She wheeled him through the double-door system that separated the clinic from the corridor outside. The first door closed behind them with a soft thud, locking them inside, and then the outer door released, and they passed through into the corridor.
Daniel was at his post.
"Good morning," the Guardian said.
Navuh grunted his greeting.
Daniel nodded a brief acknowledgment to Gertrude and fell in behind them.
Navuh was expecting her to take the right turn that took them past the closed doors and the small common area with the chairs and the magazines, the route they had been doing every day for the last week, but today, she turned left.
"Where are you taking me?" he asked.
"You'll see."
He was not in the mood for surprises, but he was also strapped into a wheelchair pushed by a female he couldn't have stopped if he wanted to, which he didn't, because the alternative was to be returned to his room.
He kept his mouth shut.
They reached the elevator.
He had taken the measure of the elevator on his first outing and had filed the relevant observations even though he had no use for them.
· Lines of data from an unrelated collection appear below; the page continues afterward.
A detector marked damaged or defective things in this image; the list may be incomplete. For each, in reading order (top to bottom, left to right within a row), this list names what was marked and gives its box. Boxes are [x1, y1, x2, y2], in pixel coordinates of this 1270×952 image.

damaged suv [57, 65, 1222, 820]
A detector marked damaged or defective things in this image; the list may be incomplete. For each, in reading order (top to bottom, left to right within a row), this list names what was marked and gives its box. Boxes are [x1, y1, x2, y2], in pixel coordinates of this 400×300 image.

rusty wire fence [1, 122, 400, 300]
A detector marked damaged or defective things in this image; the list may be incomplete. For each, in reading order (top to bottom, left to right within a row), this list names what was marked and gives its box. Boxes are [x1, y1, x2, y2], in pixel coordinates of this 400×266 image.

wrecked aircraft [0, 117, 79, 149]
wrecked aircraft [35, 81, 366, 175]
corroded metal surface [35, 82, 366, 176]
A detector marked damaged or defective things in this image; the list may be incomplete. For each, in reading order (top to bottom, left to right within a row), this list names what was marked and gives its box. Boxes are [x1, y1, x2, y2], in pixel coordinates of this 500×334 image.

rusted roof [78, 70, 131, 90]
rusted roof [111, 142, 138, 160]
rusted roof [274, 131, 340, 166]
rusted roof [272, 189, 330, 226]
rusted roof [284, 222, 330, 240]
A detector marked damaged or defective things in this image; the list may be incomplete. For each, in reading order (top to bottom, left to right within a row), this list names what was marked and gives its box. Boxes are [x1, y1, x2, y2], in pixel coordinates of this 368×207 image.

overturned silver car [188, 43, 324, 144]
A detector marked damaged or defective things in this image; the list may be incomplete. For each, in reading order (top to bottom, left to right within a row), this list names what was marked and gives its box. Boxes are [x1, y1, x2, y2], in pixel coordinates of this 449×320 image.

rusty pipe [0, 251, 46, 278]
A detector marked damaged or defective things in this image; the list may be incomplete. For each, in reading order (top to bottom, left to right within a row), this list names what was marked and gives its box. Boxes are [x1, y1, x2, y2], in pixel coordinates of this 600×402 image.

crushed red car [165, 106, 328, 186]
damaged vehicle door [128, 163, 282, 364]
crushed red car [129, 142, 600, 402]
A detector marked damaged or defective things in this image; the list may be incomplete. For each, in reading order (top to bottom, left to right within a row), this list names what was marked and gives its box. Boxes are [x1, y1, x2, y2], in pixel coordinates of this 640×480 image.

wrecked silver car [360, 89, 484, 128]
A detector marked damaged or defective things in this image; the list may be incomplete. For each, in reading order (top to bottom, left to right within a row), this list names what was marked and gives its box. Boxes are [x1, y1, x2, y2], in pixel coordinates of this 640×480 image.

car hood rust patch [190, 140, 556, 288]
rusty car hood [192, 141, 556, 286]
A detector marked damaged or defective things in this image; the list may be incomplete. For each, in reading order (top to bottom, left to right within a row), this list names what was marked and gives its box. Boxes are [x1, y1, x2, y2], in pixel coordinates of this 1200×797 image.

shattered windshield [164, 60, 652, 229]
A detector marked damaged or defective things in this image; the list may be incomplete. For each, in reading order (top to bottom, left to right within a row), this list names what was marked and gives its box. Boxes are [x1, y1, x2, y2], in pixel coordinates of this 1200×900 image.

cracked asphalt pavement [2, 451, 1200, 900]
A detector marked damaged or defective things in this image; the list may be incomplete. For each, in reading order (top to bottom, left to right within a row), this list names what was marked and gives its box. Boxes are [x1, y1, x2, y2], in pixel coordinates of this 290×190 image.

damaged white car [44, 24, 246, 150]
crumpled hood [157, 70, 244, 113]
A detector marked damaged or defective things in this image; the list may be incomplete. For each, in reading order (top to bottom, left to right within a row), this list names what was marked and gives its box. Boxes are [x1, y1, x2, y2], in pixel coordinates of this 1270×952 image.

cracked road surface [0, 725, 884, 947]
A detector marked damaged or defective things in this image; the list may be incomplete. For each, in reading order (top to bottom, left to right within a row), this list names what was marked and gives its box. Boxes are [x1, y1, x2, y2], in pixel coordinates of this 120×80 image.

Stainless steel doors. Scanner panel beside the doors with two arrows, up and down, no floor numbers visible. A small camera was mounted in the corner of the ceiling above the doors. The cabin would be similarly featureless on the inside. He was almost certain of that without needing to confirm it.
Gertrude waved her hand at the scanner, which was some kind of biometric or signal-based reader, because she was not pressing anything.
The doors slid open. She wheeled him in. Daniel followed. The doors closed.
The cabin moved, but Navuh couldn't tell whether it was descending or ascending. Whoever calibrated the elevator had done so in a way that made it difficult to determine. Either that or his messed-up body couldn't sense the direction.
After about eight seconds, the doors opened onto a different corridor, similar in finish to the one they had left, but the smell was different.
Chlorine.
She pushed the chair forward.
"Why are you taking me to the pool?"
"For motivation," she said. "Something to look forward to. Once you're well enough to begin physical therapy, most of your rehabilitation will take place in the water. It supports your weight while your muscles do the work of moving against resistance."
The thought did not motivate him.
The thought depressed him further.
Until that moment, the image he held of his future self had been conveniently fuzzy, a vague picture of him standing again, perhaps using a walker with little Azul walking beside him. Now Gertrude had filled in some of the fuzziness with an image of his emaciated body in a pool, doing exercises that crippled human patients did in pools, supervised by some random therapist, who might be a male.
He really hoped it would be a female.
"Areana can join you for your exercises," Gertrude said. "Did you ever swim with her?"
The question caught him by surprise.
He thought about lying because anything that touched Areana felt private, but the lie was pointless. Gertrude was just making conversation, and he could choose to either respond or not.
"There was a pool in my harem," he said.
"Of course there was. I bet it was fancy."
"Naturally. It was done in blue and gold mosaic. Areana and her ladies enjoyed it frequently, and I joined them on occasion."